In Cambridge also I bought myself a lightweight blue suit and gaudy tie of the sort May appeared to favour, as well as a dark felt hat, a pair of sunglasses, and—since this was Cambridge—a secondhand copy of the Koran, which I placed, together with the hat and glasses, on top of the attaché case on the passenger seat, in a position best suited to influence the casual eye of an alerted immigration officer leaning through the window of my car in order to compare me with my passport.
I now encountered a dilemma that was new to me and which in happier circumstances I would have found diverting: where can an honest male spy spend four hours altering his appearance, when by definition he will enter the place as one person and leave it as another? The golden rule of disguise is to use as little of it as possible. Yet there was no getting round the fact that I would have to rub a darkening agent into my hair, lower the English country tone of my complexion, not forgetting my hands, paint mastic on my chin, and provide myself, strand by strand, with a greying black beard which I must then lovingly trim to Aitken May's flamboyant taste.
The solution, after a reconnaissance of the environs of Harwich, turned out to be a single-storey motel whose cabins gave directly onto numbered parking bays, and whose unpleasing male receptionist required payment in advance.

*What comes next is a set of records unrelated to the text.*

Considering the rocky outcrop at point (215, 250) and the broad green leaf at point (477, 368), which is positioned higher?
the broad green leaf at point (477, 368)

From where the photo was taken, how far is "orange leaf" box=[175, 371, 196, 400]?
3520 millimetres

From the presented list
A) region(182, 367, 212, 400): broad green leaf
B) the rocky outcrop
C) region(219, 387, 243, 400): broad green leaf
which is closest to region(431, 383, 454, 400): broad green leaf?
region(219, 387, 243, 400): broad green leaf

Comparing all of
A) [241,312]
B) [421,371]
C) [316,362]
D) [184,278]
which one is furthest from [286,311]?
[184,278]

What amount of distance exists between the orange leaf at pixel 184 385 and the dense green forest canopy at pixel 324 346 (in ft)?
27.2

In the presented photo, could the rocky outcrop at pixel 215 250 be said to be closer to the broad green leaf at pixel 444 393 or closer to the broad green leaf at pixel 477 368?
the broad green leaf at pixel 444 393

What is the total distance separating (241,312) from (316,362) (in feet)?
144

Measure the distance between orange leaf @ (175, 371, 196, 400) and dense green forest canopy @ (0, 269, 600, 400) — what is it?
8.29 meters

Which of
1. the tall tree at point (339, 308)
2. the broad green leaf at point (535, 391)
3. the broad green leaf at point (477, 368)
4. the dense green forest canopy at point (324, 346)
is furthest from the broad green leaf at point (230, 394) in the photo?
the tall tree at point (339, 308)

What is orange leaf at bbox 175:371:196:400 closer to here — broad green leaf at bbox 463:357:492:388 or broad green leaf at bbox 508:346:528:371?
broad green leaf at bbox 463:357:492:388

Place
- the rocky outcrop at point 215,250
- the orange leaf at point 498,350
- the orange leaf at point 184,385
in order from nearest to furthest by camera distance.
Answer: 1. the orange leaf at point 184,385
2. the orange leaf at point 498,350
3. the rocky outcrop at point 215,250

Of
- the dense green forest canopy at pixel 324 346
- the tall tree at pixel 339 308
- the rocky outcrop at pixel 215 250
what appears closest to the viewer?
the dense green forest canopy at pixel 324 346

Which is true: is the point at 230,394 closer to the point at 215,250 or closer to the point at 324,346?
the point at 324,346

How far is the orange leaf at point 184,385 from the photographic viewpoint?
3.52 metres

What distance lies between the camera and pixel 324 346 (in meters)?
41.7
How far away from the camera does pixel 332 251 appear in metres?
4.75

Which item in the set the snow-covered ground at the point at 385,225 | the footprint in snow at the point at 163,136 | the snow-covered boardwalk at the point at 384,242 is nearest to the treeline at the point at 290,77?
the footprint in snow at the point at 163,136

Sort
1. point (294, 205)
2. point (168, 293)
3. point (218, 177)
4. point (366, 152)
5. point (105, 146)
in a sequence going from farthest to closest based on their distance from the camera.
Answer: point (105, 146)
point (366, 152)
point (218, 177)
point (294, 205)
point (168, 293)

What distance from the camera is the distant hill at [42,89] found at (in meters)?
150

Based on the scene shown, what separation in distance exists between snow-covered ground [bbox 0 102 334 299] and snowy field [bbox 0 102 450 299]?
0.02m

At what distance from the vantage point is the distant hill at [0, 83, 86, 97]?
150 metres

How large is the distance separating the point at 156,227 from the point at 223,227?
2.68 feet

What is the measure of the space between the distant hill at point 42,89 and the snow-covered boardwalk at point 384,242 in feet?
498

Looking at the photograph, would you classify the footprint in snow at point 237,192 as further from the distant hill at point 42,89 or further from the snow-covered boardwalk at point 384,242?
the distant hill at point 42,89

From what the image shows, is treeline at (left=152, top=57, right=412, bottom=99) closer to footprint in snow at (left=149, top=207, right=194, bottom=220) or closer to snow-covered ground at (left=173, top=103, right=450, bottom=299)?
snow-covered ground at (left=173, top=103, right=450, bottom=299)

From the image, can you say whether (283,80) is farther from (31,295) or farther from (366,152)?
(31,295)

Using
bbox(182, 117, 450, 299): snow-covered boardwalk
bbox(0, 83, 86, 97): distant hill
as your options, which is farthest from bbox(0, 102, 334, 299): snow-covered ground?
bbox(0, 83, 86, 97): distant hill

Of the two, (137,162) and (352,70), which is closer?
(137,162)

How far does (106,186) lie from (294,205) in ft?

"Been on long?" I asked him conversationally as I counted out my thirty pounds.
"Too bloody long."
I was holding an extra five pounds in my hand. "Shall I see you tonight? I'm catching the ferry."
"I'm off at six, aren't I?"
"Well, here, have this," I said generously: and for five pounds established that he would not be there to see me in my new persona as I left.
My final act before leaving England was to have the Mercedes washed and polished. Because when you are dealing with official minds—I used to teach—if you can't be humble, then at least be clean.
Frontier posts have always made me nervous, those of my own country the most. Though I count myself a patriot, a weight rolls off my shoulders each time I leave my homeland, and when I return I have a sense of resuming a life sentence. So perhaps it came naturally to me to play the outgoing passenger, for I entered the queue of cars with a good heart and advanced cheerfully towards the immigration post, which was manned, if that was the word, not by a posse of officers provided with a description of me, but by a youth with a white peaked cap and blond hair to his shoulders. I flapped May's passport at him. He ignored it.
"Tickets, mate. Bill-etti. Far-carton."
"Oh, sorry. Here."
But it was a wonder I could speak to him at all, for by then I had remembered the .38. It was nestling, together with sixty rounds of ammunition, not four feet from me, on the floor of the passenger seat in Bairstow's bulky briefcase, now the property of Aitken Mustafa May, arms dealer.